Building resilience through innovation and open data in Sub-Saharan Africa : final report
This publication discusses GFDRR's implementation of its Open Data Resilience Initiative (OpenDRI) which has been in action since 2010 in more than 30 highly vulnerable countries.
Traditional approaches to collecting datasets necessary for informed decision making typically take decades to collect, often rely on top-down approaches, and rarely enable communities to be part of the data gathering and its ultimate use.
In contrast, GFDRR's initiative engages communities in mapping their own communities and has proven to be a powerful and sustainable approach to building resilience, from village elders mapping community borders in Jakarta for the first time, to student volunteers mapping Kathmandu before and after the 2015 earthquake, to communities in flood hit Malawi mapping their own villages (village location and name, community facilities, roads etc.).
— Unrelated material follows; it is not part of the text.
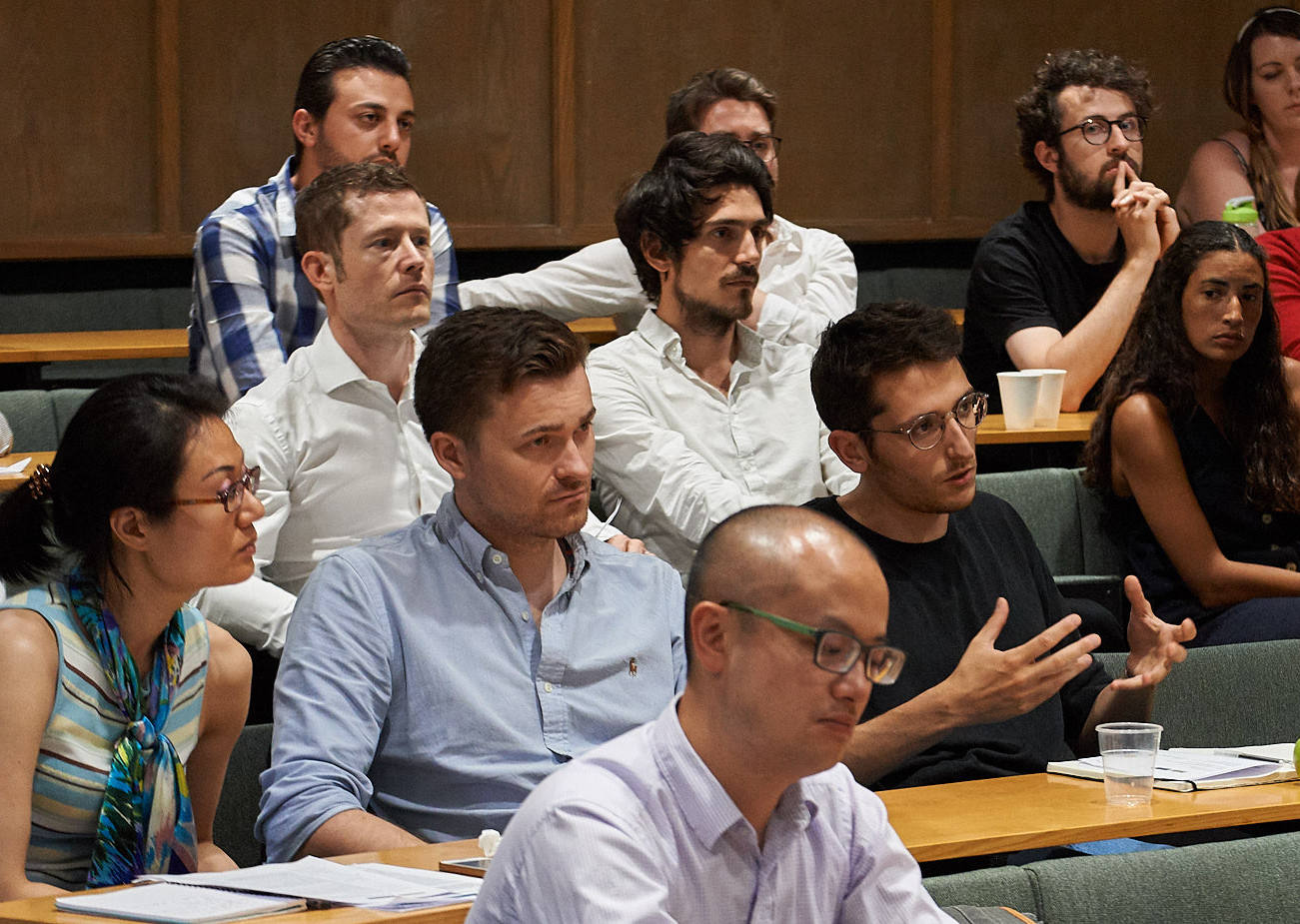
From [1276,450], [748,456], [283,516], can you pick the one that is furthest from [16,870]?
[1276,450]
The process also connects local mappers with the international community of open mappers, provides fundamental on-the-job training and ultimately provides a trained network of volunteers who can respond to map damaged areas when disasters strike and map exposure and vulnerabilities to anticipate future disaster impacts.
Uganda, Niger, Tanzania, and Mozambique were selected to pilot these innovations in disaster risk management. The innovations included novel approaches to risk assessment and the collection and visualization of hazard data in real-time from social media.